I was lucky enough to work with him on I Am A Hotel in the 1980’s in Toronto and will never forget his sensitivity to the shoot and the people and how each person on set treated each other… He was an Original in so many ways and I was so lucky when in a shot the director decided that a handful of doves had to fly through the shot and the birds were thrown from a ladder towards Leonard on the set. One of the birds actually did not fly but dropped and hit the ladder… Leonard was appalled and my job was as a PA at the time responsible for driving him around so…. he stormed out of the set area and left the building with me in close pursuit along with other members of the production team…. Lets get out of here he said to me and off we drove in my very modest car and when we drove by a mall he told me to stop and we parked and walked to a liquor store and he bought a small mickey of whiskey and we sat at that mall for a bit drinking a bit…. no cell phones back then… and after about an hour he was ready to return on set.
I was so star struck and happy to be sitting beside the Great Leonard Cohen all dressed in black and speaking only about things that mattered… and he had a great sense of humour…. what a ladies man!!!!
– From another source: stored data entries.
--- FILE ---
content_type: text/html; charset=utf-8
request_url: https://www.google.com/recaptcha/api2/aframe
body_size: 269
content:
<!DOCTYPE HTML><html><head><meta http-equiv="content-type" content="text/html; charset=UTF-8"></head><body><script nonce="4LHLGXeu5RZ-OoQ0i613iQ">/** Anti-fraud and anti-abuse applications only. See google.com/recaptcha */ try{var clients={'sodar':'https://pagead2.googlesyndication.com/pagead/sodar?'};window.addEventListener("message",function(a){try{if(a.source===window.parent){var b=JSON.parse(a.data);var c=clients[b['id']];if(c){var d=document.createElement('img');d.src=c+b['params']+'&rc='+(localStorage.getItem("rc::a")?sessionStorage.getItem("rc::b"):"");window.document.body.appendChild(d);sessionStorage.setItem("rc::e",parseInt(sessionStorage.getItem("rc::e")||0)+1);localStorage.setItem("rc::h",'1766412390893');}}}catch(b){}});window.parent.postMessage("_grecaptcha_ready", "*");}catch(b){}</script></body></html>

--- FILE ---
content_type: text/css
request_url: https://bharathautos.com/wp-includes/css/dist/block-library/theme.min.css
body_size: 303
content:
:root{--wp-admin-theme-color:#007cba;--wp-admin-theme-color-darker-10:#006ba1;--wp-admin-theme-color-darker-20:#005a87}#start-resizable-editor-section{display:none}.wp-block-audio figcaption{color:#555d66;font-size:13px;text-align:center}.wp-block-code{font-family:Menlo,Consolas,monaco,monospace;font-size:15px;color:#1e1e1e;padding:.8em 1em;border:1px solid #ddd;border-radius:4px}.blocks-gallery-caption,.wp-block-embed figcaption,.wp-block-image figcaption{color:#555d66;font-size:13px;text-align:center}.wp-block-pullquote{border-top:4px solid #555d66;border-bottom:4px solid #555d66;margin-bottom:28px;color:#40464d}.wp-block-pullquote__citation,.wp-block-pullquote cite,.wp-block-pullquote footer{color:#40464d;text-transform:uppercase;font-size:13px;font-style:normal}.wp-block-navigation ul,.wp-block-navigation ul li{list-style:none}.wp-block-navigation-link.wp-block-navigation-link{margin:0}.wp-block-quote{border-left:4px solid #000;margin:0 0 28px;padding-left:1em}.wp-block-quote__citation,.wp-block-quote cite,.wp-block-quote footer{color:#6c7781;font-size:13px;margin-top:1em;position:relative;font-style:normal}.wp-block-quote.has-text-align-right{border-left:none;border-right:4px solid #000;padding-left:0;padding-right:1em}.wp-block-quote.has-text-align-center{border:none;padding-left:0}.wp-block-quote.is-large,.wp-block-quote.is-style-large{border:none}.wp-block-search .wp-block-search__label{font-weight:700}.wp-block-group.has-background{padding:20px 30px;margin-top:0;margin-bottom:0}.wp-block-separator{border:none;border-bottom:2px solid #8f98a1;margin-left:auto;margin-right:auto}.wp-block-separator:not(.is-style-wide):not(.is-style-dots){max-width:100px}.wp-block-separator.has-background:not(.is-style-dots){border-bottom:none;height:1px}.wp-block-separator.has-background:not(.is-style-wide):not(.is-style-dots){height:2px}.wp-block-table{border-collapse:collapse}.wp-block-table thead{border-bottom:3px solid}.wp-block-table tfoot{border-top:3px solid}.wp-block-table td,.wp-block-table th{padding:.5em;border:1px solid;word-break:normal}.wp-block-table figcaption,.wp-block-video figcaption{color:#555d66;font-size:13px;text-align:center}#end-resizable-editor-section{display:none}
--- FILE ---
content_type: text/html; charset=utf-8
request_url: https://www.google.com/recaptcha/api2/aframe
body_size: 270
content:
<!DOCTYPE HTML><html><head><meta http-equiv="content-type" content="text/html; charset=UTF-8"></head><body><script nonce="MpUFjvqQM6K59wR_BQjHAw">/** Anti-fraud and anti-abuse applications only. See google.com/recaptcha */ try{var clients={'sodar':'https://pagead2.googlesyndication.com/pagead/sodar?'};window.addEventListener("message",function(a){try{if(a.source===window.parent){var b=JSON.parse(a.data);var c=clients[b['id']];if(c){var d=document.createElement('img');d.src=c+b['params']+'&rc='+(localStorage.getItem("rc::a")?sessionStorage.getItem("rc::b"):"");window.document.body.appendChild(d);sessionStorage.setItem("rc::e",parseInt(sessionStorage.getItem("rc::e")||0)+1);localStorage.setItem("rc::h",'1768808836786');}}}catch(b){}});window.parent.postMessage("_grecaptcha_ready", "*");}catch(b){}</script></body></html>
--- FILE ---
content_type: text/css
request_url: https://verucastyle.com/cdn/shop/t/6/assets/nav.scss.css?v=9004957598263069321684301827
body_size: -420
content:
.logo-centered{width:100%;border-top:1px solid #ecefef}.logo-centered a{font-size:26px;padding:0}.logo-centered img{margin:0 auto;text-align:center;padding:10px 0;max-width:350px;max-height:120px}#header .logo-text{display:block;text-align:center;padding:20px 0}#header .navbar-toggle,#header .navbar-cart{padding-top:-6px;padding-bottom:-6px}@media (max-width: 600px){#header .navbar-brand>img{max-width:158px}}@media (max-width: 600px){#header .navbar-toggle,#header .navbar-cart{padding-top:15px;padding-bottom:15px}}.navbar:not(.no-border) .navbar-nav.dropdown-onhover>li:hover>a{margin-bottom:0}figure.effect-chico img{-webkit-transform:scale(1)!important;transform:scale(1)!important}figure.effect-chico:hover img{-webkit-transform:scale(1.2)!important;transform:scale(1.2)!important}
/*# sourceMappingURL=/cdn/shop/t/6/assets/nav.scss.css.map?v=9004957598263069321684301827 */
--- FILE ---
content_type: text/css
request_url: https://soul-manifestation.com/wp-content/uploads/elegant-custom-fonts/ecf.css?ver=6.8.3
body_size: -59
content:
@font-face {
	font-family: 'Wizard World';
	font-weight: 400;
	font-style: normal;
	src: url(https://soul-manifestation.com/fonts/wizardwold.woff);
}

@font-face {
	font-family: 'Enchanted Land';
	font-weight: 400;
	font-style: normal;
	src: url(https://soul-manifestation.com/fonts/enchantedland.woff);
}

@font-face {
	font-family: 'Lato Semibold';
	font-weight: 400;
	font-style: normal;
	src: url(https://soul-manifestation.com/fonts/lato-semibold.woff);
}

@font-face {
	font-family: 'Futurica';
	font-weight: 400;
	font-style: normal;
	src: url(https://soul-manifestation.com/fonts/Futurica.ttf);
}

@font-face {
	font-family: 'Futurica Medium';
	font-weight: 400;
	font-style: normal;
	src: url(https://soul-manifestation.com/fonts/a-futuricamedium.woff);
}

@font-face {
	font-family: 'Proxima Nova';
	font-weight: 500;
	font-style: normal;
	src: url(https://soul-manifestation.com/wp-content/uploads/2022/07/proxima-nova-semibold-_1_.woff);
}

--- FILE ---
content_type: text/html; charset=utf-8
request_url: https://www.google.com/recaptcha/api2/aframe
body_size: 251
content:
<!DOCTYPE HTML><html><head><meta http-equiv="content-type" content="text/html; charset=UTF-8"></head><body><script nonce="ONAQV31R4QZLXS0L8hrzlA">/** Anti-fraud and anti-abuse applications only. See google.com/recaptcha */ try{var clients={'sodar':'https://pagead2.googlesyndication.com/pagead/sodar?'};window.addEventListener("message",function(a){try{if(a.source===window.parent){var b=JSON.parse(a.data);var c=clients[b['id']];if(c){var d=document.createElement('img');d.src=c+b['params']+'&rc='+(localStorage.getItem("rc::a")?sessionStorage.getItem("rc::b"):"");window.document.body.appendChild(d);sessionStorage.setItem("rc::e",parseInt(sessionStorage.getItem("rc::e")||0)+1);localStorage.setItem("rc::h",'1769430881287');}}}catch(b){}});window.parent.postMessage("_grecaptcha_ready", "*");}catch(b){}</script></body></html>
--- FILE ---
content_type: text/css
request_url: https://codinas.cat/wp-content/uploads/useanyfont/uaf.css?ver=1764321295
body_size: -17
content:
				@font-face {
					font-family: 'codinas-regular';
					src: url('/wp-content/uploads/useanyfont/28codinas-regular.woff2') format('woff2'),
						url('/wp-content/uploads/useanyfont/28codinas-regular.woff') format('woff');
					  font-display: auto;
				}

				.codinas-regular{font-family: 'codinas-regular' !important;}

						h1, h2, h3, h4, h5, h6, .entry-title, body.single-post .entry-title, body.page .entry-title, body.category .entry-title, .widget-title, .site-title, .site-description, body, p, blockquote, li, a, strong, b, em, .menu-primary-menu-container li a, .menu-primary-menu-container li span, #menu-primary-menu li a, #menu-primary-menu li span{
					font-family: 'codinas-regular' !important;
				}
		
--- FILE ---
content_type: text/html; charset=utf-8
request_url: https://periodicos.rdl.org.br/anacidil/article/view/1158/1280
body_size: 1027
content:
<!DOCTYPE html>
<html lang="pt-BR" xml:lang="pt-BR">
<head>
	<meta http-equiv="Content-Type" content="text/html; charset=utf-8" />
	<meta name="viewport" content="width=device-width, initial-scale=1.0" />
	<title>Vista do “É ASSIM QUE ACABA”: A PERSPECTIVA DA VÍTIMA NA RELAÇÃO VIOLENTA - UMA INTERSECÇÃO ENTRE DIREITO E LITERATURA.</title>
I loved Leonard Cohen then and I love him still…. Thank you for being an original and being just YOU…. From Suzanne takes you down to the place by the river to this incredible new baby….. A DIFFERENT POINT of VIEW always….
Thank you… thank you….
A loving fan.
I too have just lost my lifelong partner ,best friend and wife of 40 years I am 60 years.We “got ” leonard from “Im your man” and then went back to earlier times, from suzanne onward.I read the article about his response to learning of her illness ,if she stretched out her hand he wouldn’t be far behind her.My wife was still alive then .
I read with interest as always , today of his new album. Im still “waiting for the miricle”.outside the clasics no one I know speaks to the heart like leonard.
None can compete with the insightful beauty and pain in leonard’s lyrics
A genius i will always admire
An excellent review: http://nodepression.com/album-review/leonard-cohen%E2%80%99s-memento-mori?mc_cid=91280a52e3&mc_eid=d1f5a3f6e2
I think Cohen would have used the word “died” rather than the wimpy euphemism “passed”.
I love LC’s quotation about everything being cracked – that’s how the light gets let in. He was a great poet of our times and will continue to inspire us for many years to come.
He wasn’t afraid to go into the dark places – or if he was he didn’t let it stop him.
I hope that my own work will show some of his beautiful fearlessness.